Global Ports: The transformation of the big city ports of Macau and Marseille (18th-19th centuries)


Project Responsible: Dr. Manuel Perez Garcia (Renmin University of China), from 2013 to 2014


Project funded by UKNA (Urban Knowledge Network Asia)-Marie Curie Actions of the European Union


When dealing with comparative and cross-cultural studies on Europe and Asia, scholar works have exceeded of ambiguities and vagueness when talking about geographical units as well as chronology. It is not always clear whether scholars talk about Europe, Western Europe, Britain,on one side, and on the other side, Asia, China or Yangzi region when analysing and comparing the economic growth and paths of development during late eighteenth-century. Conclusions are, therefore, vague and results weak. In addition, there has been much research based on theoretical framework on what is Global History, how to apply it, as well as theory on assuming a priori deep contrast or ‘greater’ divergences between Asian territories and Western territories, rather than to take such theoretical framework and apply it to a particular case study in order to see with empirical data what is the real framework of such divergence, if in deep we should talk on divergence. What I advocate is for comparing specific geographical units in concrete demarcated periods, such as port cities, defined as strategic geo-political sites to develop commerce, relations and networks between China and Europe which can narrow better the gap that some scholars have taken when widely analysing differences between Asia and Europe without a specific geographical and chronological delineation. Macau, in southChina, and Marseille in Mediterranean Europe are the areas chosen to undertake our study.

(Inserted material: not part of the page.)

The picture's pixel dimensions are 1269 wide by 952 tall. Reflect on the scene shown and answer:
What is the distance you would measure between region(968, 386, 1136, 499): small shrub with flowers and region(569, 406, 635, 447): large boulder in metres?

Both places are defined as trans-national and trans-cultural sites due to the international mercantile communities settled in such areas. Macau and Marseille are also geo-strategical sites in the South China Sea and Mediterranean Sea, respectively, as their privileged location allowed them to trace trade links with other surrounding ports and external areas for the distribution of commodities. Marseille was the trans-national entrepôt that connected Europe with Asia through the Levantine routes,whereas Macau was connected with the West via the Indian routes and also through the Manila-Acapulco galleon. Therefore, the common feature shared in both areas is the cross-cultural trade that stimulated local economies, the internal organization of trading families, the assimilation to different cultures, and of course, the concepts of trust, loyalty and mediation, inherent to these heterogeneous groups, which strengthened their networks. The analysis of patterns of consumption, possible differences and similarities, can give us a good view on the transmission on cultural values by these trans-national communities. The analysis of consumption of Chinese goods in Europe and Western goods in China is one of the main features of this project in order to observe the assimilation process between people of both cultures. And of course the main mediators in such process of socio-cultural transfers through consumption of new or long-distance goods are the merchants defined as ‘vicarious’ consumers who stimulated new cultural practices, forms and habits in the territory they settle.